━━━━━ Input records ━━━━━
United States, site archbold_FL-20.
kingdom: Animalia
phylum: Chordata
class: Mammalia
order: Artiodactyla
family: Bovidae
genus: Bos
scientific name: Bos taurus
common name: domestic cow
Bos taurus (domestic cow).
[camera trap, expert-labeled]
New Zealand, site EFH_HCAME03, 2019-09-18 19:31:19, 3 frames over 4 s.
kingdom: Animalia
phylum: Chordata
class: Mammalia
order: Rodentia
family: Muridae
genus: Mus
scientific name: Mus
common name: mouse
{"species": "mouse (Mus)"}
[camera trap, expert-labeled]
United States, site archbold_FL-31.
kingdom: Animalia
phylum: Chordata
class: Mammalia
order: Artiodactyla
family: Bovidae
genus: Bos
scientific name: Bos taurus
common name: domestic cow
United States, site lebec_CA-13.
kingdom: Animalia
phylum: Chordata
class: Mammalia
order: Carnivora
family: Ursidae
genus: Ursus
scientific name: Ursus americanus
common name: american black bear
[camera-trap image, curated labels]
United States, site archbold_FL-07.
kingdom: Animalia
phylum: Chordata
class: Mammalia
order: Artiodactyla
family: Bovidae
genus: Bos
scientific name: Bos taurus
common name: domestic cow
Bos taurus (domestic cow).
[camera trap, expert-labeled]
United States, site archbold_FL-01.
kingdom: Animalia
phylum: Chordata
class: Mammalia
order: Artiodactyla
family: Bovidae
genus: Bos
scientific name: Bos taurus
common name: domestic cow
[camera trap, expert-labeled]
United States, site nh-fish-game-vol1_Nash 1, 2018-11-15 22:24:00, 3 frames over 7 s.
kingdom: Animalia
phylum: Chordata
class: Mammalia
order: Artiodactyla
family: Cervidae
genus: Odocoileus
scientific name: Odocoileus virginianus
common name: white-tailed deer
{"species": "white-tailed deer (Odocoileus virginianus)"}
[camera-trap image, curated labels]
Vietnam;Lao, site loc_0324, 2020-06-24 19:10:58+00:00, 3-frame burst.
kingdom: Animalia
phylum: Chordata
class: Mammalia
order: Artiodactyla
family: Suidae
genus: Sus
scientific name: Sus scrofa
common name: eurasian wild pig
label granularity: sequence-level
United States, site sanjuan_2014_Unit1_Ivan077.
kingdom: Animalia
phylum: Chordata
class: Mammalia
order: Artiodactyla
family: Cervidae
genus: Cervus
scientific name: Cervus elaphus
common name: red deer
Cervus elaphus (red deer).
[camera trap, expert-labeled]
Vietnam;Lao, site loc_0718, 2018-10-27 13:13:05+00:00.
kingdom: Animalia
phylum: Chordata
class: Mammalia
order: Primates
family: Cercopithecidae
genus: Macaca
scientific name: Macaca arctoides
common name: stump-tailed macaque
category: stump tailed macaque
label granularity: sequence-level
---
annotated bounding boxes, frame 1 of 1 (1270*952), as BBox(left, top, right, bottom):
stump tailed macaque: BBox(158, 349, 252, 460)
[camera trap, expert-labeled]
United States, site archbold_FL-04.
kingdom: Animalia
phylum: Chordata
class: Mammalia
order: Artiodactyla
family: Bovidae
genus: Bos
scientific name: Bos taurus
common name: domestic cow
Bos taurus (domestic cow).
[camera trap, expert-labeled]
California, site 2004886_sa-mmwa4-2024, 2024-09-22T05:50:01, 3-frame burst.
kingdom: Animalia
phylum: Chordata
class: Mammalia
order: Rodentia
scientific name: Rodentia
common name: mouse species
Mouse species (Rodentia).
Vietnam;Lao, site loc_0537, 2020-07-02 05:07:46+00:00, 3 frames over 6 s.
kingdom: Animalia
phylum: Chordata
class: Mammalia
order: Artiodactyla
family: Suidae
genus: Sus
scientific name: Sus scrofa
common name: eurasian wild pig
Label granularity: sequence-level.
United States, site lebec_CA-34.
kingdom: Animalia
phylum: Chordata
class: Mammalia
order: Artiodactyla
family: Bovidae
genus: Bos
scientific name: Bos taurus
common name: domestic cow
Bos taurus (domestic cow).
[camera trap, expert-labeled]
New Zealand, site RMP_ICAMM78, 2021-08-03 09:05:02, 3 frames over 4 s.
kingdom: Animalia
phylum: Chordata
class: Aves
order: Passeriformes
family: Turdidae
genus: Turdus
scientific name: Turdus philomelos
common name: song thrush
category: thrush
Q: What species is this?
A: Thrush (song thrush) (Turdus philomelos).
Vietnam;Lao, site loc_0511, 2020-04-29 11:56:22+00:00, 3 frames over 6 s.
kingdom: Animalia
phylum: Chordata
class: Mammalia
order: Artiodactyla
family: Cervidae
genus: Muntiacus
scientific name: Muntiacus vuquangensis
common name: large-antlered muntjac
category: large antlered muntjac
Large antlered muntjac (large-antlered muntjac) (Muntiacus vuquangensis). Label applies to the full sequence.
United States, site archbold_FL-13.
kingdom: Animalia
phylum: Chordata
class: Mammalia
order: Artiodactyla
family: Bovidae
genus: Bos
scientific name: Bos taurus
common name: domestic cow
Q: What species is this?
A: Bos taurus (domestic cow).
━━━━━
Activity => Show a copy of each line from the data that includes the word "burst".

Exercise answer =>
Vietnam;Lao, site loc_0324, 2020-06-24 19:10:58+00:00, 3-frame burst.
California, site 2004886_sa-mmwa4-2024, 2024-09-22T05:50:01, 3-frame burst.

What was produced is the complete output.